Exercise passage:
──────────────────────────────

A common misconception is that PTSD only affects those that have battlefield experience. The truth is PTSD can be caused by a number of traumas to both military veterans and civilians. The National Center for PTSD and the US Department of Veteran's Affairs notes that victims of gun or physical violence including domestic violence and childhood abuse can have lasting psychological effects including post-traumatic stress disorder. Individuals that have survived car accidents and natural disasters, along with refugees and first responders can all suffer from witnessing a trauma or dealing with the aftermath of a traumatic event.  

With nearly half the population experiencing trauma, it is important to note that of those, up to 10% of those individuals will suffer from PTSD. That adds up to nearly 8 million Americans that suffer from post-traumatic stress disorder each year.

──────────────────────────────

Records supplied:
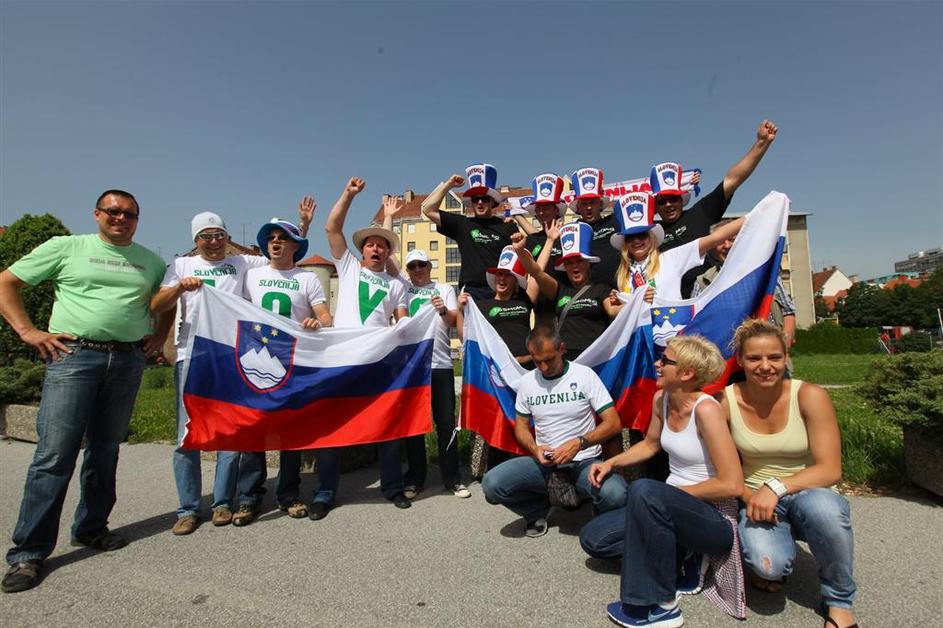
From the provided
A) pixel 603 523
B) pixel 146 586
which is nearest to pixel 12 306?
pixel 146 586

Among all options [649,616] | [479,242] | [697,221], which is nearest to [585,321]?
[697,221]

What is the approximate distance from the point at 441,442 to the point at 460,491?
1.75 ft

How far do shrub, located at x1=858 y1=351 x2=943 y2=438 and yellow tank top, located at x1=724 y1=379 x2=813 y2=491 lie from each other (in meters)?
1.99

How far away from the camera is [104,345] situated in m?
3.84

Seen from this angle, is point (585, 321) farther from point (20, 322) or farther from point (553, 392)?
point (20, 322)

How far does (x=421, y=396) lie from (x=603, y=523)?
2.28m

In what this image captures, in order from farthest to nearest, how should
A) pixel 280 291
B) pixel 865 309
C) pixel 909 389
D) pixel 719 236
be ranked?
1. pixel 865 309
2. pixel 280 291
3. pixel 719 236
4. pixel 909 389

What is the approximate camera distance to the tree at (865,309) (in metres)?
72.7

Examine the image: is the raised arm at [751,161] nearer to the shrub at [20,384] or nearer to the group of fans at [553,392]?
the group of fans at [553,392]

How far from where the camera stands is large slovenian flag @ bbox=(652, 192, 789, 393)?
416 centimetres

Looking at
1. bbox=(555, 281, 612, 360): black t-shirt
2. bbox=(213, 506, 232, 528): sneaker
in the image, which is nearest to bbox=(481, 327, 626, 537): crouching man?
bbox=(555, 281, 612, 360): black t-shirt

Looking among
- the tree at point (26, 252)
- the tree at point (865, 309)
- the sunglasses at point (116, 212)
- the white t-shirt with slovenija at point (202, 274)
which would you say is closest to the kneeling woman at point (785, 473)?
the white t-shirt with slovenija at point (202, 274)

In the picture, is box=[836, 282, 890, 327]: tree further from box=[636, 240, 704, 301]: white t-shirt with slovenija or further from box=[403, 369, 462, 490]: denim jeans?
box=[403, 369, 462, 490]: denim jeans

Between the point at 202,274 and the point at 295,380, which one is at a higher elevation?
the point at 202,274
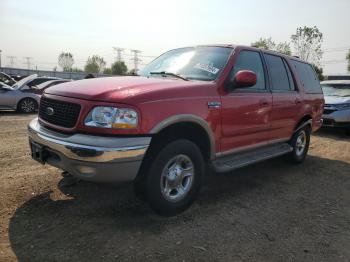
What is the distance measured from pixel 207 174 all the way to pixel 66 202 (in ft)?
7.62

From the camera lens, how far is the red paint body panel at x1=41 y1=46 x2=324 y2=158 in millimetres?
3529

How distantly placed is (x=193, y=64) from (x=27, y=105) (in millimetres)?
10274

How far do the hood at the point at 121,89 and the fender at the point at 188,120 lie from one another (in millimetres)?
247

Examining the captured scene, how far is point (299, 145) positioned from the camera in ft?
22.4

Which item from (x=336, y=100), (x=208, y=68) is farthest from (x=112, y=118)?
(x=336, y=100)

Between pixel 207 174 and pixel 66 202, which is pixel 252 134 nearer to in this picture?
pixel 207 174

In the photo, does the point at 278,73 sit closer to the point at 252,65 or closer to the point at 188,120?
the point at 252,65

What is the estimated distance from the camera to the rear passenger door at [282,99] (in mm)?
5570

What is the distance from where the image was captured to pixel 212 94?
427cm

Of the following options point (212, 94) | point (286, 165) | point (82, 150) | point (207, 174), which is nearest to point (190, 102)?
point (212, 94)

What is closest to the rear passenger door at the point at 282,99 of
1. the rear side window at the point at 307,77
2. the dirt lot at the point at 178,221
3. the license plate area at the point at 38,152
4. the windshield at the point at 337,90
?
the rear side window at the point at 307,77

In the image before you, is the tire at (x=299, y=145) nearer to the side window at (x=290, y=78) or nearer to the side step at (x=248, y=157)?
the side step at (x=248, y=157)

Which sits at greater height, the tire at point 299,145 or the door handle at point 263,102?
the door handle at point 263,102

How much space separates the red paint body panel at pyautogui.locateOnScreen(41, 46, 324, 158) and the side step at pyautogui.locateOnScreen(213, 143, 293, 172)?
0.54 feet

──────────────────────────────

Exercise set:
(1) Answer each question from the PTSD passage.
(a) Which two organizations does the passage cite?
(b) Up to what percentage of people who experience trauma will suffer from PTSD?
(c) About how many Americans suffer from post-traumatic stress disorder each year?
(2) Rewrite the stretch of the PTSD passage from "With nearly half" through "disorder each year.", switching "Americans" to "US residents".
(3) Carry the PTSD passage forward from its final sentence.
The records have no connection to the text.

Replies:
(1)
(a) The National Center for PTSD and the US Department of Veteran's Affairs
(b) Up to 10%
(c) Nearly 8 million

(2)
With nearly half the population experiencing trauma, it is important to note that of those, up to 10% of those individuals will suffer from PTSD. That adds up to nearly 8 million US residents that suffer from post-traumatic stress disorder each year.

(3)
To better understand their plight, it is important to understand what exactly PTSD is. An editorial written by Arash Javanbakht, a professor of Psychiatry and Behavioral Neurosciences at Wayne State University, explains that a core component of PTSD is a hyper sense of arousal. Better explained, it is a state where a person is hyper-alert to any sign of an oncoming threat. This can include being on edge, easily startled, and constantly scanning their environment. “Imagine, for instance, stepping down the stairs in the dark after hearing a noise; you worried an intruder might be downstairs. Then a totally unpredictable loud sound explodes right outside your window." he writes. 

For some people that suffer from PTSD, that loud and unexpected sound can cause a panic attack or trigger flashbacks--a sensory experience that makes it seem like they are again experiencing their old trauma. The effect can be so severe that individuals have been known to drop to the ground or go into an instinctual fight-or-flight mode where they can confuse the concern and help of others as a threat as they try to escape the sensory overload. Later, the experience can trigger nightmares, insomnia, and other worsening PTSD symptoms that can last for hours, days, even weeks. 

The question is how do we celebrate the independence of our great nation without causing potential harm to our neighbors?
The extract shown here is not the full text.